Honestly, I don’t even know if I thought about what a top strength athlete did the rest of the day outside of the gym. All I cared about was pounding some heavy weights ‘cause that is what I love to do. Today, I have been one of the strongest men on the planet. I have been one of the best powerlifters in the world. Let me tell you that it was nothing like I thought it would be. The stronger I got, the less often I got to train heavy. The weights I was lifting were just too demanding. I was doing way more lighter recovery and GPP sessions than heavy sessions. I was stretching regularly to keep my flexibility. At my biggest, I was eating so much that I absolutely hated to eat, and the back end of that was crazy, too. Meaning I shit a lot as well. Every single thing I did revolved around my training. With everything I did in life, I asked myself how this would affect my training. Energy was a very precious commodity, and I used it sparingly for everything other than training. My weekends were not for playing but instead were for rest and for preparing for the next week’s training. My whole life was powerlifting and finding ways to increase my strength. It was no longer about what I wanted to do but rather what I needed to do.

I believe that my journey as a strength athlete started pretty similarly to those of many other lifters. We start lifting for sports or to be bigger and stronger. We fall in love with the iron and how it makes us feel. We love the daily grind and challenge of pushing ourselves. Hell, a lot of us become reliant on the weight as a way to deal with the world. We all act badass and tough, but in reality, we are doing what we love.
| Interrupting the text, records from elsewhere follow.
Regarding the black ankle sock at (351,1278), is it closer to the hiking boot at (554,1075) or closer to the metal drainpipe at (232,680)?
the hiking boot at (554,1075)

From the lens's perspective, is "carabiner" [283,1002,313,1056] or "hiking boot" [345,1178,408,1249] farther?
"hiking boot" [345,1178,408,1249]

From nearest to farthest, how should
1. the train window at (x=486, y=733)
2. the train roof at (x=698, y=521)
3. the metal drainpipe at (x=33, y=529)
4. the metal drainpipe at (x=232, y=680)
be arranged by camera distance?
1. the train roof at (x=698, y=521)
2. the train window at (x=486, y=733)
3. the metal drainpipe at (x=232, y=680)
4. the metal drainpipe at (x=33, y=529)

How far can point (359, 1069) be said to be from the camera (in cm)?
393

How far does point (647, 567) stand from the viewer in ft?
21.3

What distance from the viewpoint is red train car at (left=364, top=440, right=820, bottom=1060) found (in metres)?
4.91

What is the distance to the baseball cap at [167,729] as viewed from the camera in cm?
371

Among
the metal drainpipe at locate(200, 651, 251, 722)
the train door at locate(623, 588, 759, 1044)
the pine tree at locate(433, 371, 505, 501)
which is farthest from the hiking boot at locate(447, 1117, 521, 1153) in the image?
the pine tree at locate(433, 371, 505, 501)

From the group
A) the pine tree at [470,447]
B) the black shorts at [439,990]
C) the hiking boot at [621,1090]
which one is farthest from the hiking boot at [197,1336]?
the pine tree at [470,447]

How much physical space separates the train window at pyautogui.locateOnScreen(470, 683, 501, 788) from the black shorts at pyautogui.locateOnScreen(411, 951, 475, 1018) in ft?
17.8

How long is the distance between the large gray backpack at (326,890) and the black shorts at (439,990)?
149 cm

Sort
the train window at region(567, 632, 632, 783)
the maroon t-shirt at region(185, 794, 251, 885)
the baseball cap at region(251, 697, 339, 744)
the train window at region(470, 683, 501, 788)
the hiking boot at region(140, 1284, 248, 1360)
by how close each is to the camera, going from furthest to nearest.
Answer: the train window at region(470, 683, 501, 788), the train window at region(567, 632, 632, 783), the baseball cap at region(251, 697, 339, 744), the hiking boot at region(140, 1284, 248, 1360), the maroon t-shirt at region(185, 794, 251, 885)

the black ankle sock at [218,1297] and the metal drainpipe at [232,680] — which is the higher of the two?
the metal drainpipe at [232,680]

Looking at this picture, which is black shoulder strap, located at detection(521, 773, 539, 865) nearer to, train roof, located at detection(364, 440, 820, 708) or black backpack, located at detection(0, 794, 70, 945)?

To make it to the higher levels, we must begin to do the things that are not as easy as lifting heavy. We have to start focusing on the stuff that is really hard and that takes sacrifice—the stuff outside of the gym. We have to start using our minds as well as our bodies. This was all very difficult for me. The hardest thing was not being able to train as heavy as often. Letting go of my ego, which wanted to outwork the problem, was difficult as well. In the end, I'd do it all again!